On May 22nd the bodies of both Espinosa and Burley were found on a property on Hopkins Road. Both had been shot to the head.
Bowen and Teodoro Garcia were charged with 2 counts of murder.
That's around the time when the worries of Bowen's common-law wife, Niecy Welch, began. She claims that since his arrival a prison, Bowen has been placed in a sort of strict, draconian style lockdown at the administrative segregation section of the facility. She is concerned for his health as an asthma patient, and today, she granted us an interview to complain that her written concerns to the Prison's administration continue to be ignored. Here's what she told us via teleconference this afternoon:
Voice of: Niecy Welch - Common-law Wife of Phillip Bowen
"He went to jail, the Belize Central Prison, on the 3rd of June 2020, this year. But, ever since he reached there because he went up on a murder charge. He was at Tango 11 for a couple of weeks, when they decided to move him to [administrative segregation], which most of them call the hole. People say they don't have any light or any water. They don't even get any visits or calls, or food drop-offs from none of their family members outside. So, my concern is why Mr. Murrillo has this type of corporal punishment inside his prison facility. I read online that those kinds of punishments should be completely prohibited in a prison facility. I decided to come to the media because I haven't heard from him since the 31st of July when they took him there on the 31st of July at night. When I called, some inmates told me that they already removed him from the cell, sometime throughout Thursday night, which was the 30th of July, and took him to the hole. So, I really concerned because every day, I get up, I get a call from the prison telling me that my common-law needs his asthma pump, because I know he suffers from asthma. And, they only have one asthma machine that they put him on every day so that he can breathe well. Even though I call and text Mr. Murrillo, he still answered any of my calls, any of the messages that I have left on his phone. So, I just want to know how I could get help with this, well at least so that he could get back his calls, his visits, to at least make his family members know that he is okay."
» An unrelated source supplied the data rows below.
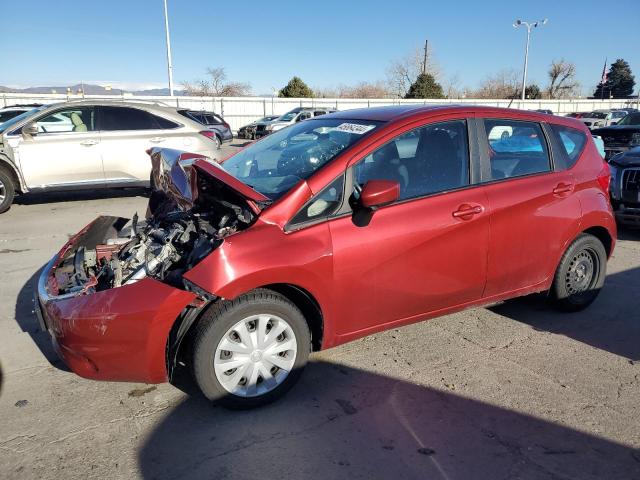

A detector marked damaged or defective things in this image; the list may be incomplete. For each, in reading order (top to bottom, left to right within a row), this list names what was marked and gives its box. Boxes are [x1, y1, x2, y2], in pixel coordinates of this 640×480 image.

front-end collision damage [38, 147, 266, 382]
crumpled hood [149, 147, 268, 217]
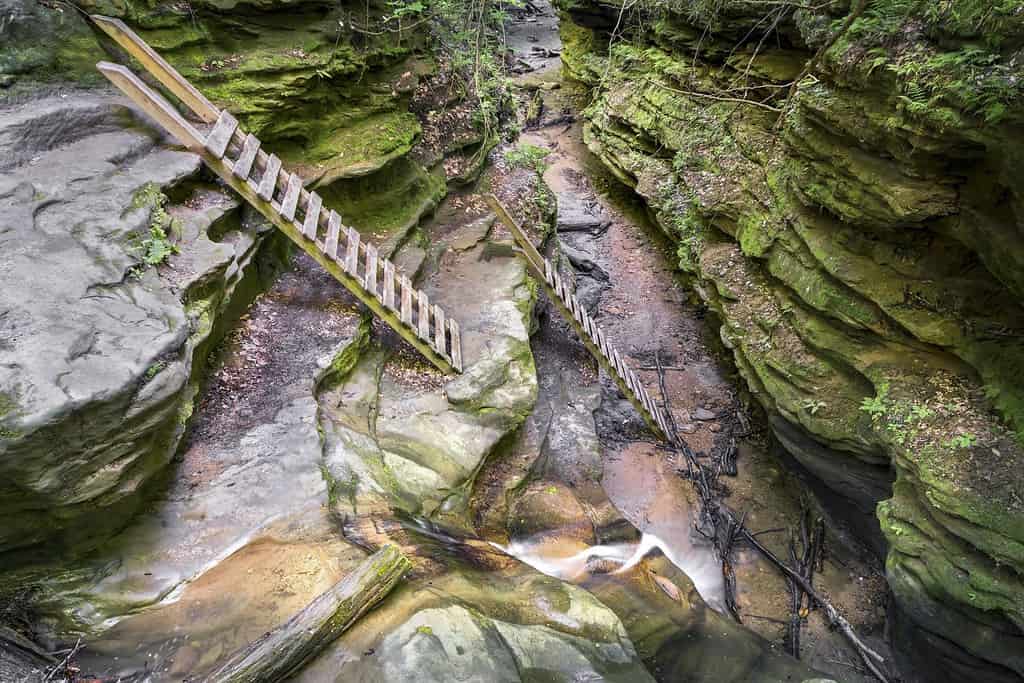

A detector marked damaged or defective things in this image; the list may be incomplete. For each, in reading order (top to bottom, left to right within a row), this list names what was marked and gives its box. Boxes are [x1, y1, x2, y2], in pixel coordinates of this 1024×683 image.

broken wooden board [94, 21, 462, 374]
broken wooden board [485, 194, 671, 440]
"To put somebody in that type of place, that cell that you have access to absolutely nothing, not even an animal would like to get locked up somewhere where it's dark, or somewhere when daylight comes, it very hot."
Reporter
"If they try to justify the lockdown of your common-law saying that he is some sort of dangerous individual who is threatening law and order at the prison, what would you say in response?"
Voice of: Niecy Welch
"I think that my common-law would never do anything there to say they can lock him down for that amount of time. Even when he calls me, he abides by their rules, how much time they want him on the phone, how much minutes and so."
We have reached out to the management of the prison for comment in response to Welch's complaint, but they declined.
News archives indicate that in February 2016, Bowen was convicted of 1 count of robbery and aggravated assault with a firearm against 2 police officers.